PostEra

Screening cascade - fast track and regular track of designs

We’ll be sharing our screening workflow in the next few days (Ed has drafted Target Product Profiles (TPPs)). Our workflow will comprise a regular track and a fast track to maximise the speed of finding a lead candidate.

Fast track: After the second call closes, we will select up to 10 particularly exciting compounds from the 1st and 2nd calls; these will be synthesized in large enough quantities to go into all relevant assays in parallel, cutting almost 4 weeks off the testing time.

Regular track: Concomitantly, we aim to push around 400-600 compounds through the regular cascade, which staggers the scale-up synthesis and PK until after protease assays (see Ed’s post). The first batch is already with Enamine.

We plan to fast-track the compounds with the following attributes:

  • They are designed to be covalent, building on the observed covalent hits
  • They recapitulate precisely the largest number of the observed fragment-protein interactions, from across all fragments.

The ask:

  • If you are submitting multiple molecules, please flag which submission you are most confident about. In particular, we would be grateful to know any chemical rationale.
  • Please provide the fragments that inspired you.

**RECORD EXTRACTS**.
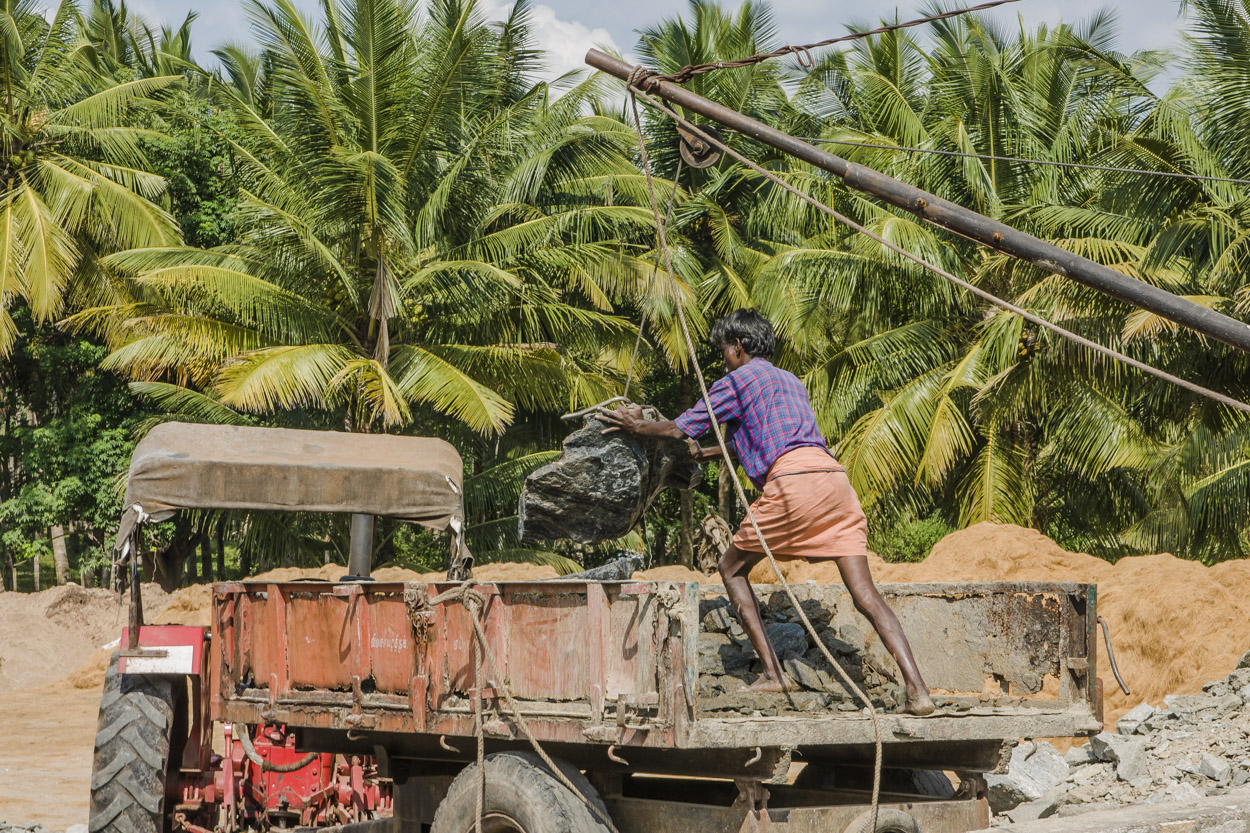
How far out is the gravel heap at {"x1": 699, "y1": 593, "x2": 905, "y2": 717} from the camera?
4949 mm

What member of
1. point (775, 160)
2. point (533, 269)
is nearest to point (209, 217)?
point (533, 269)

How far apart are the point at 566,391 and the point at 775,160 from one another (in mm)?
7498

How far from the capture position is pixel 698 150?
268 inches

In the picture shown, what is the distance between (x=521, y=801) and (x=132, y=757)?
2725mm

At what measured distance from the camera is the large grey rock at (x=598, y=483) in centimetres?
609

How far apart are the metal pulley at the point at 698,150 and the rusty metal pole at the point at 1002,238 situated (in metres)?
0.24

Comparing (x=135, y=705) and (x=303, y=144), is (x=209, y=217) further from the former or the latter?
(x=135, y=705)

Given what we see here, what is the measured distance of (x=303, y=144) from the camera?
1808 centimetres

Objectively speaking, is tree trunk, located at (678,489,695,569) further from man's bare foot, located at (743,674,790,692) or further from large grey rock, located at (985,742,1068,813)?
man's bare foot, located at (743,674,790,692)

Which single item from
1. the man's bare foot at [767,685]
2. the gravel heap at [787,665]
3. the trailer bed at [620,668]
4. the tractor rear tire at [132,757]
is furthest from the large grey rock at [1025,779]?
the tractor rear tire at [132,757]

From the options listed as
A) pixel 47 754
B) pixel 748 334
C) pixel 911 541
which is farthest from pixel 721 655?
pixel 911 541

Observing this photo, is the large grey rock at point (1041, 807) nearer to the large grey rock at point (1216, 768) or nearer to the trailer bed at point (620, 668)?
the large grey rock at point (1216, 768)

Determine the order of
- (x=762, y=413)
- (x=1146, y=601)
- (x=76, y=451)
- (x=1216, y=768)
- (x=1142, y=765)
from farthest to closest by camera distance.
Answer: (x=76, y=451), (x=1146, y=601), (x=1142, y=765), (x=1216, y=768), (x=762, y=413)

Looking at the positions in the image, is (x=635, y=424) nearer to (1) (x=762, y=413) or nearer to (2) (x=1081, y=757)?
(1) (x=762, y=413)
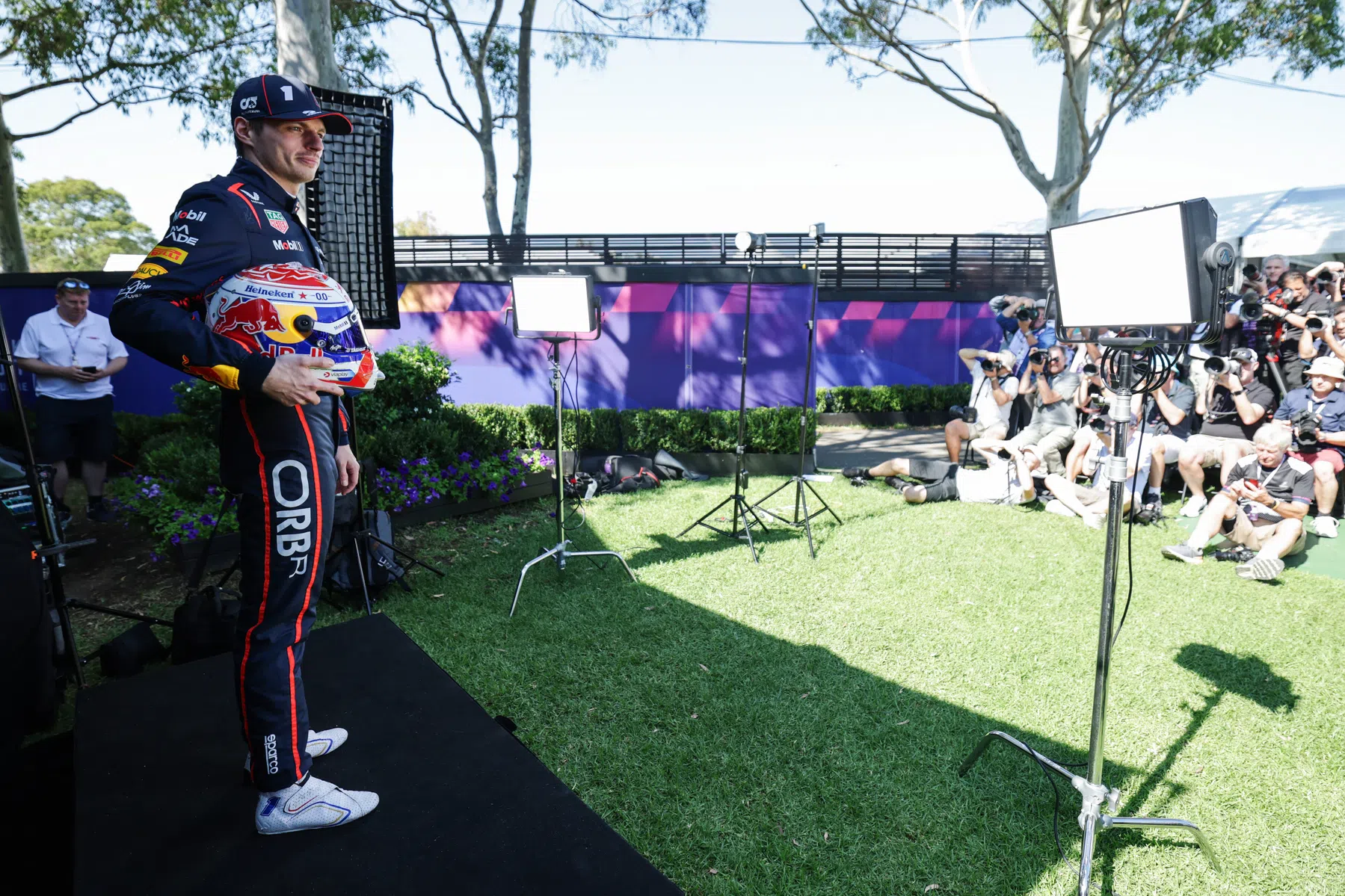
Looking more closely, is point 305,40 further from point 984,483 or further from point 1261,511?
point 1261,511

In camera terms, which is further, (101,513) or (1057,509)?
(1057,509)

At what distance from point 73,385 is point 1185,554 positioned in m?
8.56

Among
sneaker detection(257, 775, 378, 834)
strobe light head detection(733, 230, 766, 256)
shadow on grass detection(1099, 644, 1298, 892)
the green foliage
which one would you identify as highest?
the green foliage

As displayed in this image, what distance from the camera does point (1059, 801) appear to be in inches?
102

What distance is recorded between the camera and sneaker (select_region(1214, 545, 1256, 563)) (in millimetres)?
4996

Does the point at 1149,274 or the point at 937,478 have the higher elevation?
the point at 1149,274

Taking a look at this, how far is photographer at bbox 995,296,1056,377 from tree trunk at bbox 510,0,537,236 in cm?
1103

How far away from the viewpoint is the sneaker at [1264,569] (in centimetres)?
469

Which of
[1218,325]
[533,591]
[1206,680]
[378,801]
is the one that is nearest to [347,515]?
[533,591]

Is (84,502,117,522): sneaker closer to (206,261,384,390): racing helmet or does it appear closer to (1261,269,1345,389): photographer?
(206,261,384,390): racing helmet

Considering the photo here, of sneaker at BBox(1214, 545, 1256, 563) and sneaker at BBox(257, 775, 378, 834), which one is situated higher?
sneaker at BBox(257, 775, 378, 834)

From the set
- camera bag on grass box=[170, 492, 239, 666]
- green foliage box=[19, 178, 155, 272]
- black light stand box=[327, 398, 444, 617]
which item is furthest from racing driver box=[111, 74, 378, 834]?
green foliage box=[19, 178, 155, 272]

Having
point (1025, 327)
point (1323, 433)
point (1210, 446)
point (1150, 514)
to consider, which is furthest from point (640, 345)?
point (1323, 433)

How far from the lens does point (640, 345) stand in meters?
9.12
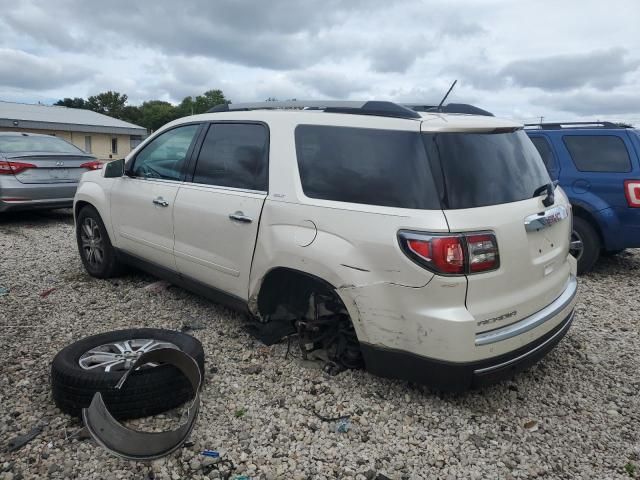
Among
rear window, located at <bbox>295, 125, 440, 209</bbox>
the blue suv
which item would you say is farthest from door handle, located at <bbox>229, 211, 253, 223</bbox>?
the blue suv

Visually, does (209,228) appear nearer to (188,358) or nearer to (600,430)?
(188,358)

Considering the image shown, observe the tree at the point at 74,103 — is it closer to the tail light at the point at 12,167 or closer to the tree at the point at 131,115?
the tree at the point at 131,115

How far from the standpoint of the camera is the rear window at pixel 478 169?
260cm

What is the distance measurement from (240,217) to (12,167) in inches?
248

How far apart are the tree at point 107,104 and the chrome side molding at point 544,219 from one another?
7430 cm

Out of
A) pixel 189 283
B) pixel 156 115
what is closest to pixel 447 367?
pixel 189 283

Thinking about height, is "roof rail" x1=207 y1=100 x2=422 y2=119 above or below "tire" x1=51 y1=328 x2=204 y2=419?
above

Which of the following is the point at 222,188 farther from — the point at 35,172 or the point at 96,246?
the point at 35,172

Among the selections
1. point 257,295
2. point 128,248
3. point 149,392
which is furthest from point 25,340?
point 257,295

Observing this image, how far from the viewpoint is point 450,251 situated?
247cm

--

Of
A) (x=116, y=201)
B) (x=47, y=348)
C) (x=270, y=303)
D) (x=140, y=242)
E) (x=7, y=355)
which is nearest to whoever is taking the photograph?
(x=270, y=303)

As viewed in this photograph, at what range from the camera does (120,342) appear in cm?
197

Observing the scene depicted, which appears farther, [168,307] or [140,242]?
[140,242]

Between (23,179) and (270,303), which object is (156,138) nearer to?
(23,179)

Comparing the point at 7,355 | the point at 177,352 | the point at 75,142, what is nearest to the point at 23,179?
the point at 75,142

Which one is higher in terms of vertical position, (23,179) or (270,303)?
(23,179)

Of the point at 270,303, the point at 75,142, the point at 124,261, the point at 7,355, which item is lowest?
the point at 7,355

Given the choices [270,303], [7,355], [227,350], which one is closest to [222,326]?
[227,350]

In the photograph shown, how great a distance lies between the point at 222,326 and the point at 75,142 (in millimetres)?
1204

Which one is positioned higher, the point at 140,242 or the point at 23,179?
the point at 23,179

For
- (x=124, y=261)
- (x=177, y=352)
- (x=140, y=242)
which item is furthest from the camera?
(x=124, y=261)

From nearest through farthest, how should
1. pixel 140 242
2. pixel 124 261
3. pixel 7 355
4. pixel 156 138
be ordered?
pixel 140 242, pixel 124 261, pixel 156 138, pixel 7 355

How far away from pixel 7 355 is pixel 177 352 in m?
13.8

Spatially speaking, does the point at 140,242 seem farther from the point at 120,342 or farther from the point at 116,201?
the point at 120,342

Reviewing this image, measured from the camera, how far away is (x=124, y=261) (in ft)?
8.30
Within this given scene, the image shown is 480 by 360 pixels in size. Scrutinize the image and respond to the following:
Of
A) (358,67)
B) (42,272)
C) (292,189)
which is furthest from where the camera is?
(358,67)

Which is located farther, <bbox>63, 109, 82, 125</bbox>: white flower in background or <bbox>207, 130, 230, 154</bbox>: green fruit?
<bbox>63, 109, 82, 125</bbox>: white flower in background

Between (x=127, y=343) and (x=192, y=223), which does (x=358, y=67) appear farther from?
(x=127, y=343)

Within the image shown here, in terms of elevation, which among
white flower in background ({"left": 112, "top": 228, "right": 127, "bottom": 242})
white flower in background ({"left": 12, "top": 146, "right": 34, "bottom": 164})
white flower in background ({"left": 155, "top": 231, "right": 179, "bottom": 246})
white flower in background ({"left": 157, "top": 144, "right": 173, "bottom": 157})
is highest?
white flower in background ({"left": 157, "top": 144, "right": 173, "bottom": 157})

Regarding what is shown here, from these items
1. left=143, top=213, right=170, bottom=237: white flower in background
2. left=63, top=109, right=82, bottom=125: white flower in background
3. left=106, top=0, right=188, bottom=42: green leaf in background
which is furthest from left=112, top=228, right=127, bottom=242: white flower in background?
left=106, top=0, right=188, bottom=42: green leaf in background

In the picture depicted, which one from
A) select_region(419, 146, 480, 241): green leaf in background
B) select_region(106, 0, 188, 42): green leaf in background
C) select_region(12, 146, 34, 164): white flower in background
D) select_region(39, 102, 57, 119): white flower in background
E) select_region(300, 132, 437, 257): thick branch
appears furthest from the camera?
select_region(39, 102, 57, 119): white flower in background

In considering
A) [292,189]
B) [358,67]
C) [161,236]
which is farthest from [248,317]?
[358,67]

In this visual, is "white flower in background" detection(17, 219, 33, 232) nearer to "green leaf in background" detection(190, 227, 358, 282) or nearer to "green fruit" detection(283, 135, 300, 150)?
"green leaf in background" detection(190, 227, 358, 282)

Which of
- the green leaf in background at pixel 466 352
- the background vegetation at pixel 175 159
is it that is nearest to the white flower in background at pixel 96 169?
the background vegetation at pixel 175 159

* * *

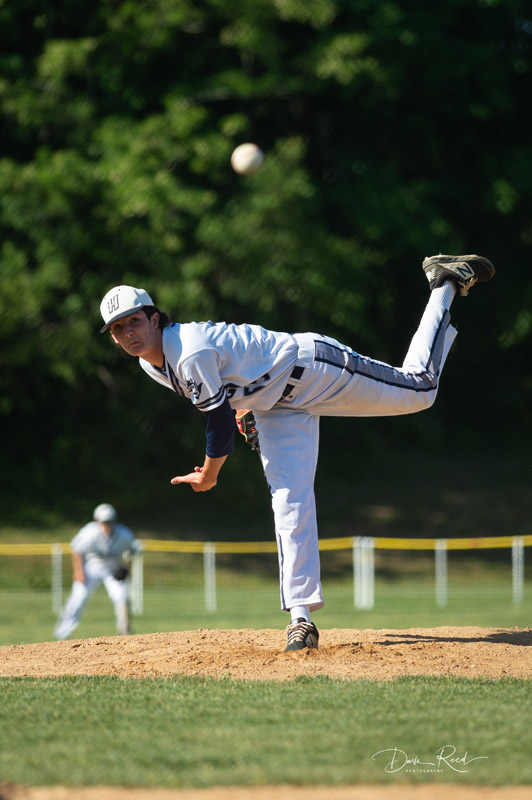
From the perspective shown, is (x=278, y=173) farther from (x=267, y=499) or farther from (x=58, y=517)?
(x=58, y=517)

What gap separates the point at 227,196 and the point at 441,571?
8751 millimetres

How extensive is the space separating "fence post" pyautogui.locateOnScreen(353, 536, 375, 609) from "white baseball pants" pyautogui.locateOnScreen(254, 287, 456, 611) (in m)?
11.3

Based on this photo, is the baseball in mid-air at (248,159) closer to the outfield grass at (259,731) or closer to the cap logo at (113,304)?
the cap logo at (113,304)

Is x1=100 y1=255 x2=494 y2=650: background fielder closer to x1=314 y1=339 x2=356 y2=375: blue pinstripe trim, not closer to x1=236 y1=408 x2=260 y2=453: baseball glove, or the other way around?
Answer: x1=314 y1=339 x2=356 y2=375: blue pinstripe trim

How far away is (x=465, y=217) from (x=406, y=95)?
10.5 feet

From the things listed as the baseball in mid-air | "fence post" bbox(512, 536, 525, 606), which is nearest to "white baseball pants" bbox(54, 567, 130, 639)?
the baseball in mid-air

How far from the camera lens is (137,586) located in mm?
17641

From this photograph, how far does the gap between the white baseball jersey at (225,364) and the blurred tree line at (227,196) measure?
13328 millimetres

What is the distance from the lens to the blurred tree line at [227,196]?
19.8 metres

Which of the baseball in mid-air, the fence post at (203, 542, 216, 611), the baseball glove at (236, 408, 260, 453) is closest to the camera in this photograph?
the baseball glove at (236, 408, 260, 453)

**THE PROBLEM**.
Reproduce the screening cascade post word for word, starting at "Regular track: Concomitantly, we" and ending at "that inspired you.".

**EXERCISE RESULT**.
Regular track: Concomitantly, we aim to push around 400-600 compounds through the regular cascade, which staggers the scale-up synthesis and PK until after protease assays (see Ed’s post). The first batch is already with Enamine.

We plan to fast-track the compounds with the following attributes:

  • They are designed to be covalent, building on the observed covalent hits
  • They recapitulate precisely the largest number of the observed fragment-protein interactions, from across all fragments.

The ask:

  • If you are submitting multiple molecules, please flag which submission you are most confident about. In particular, we would be grateful to know any chemical rationale.
  • Please provide the fragments that inspired you.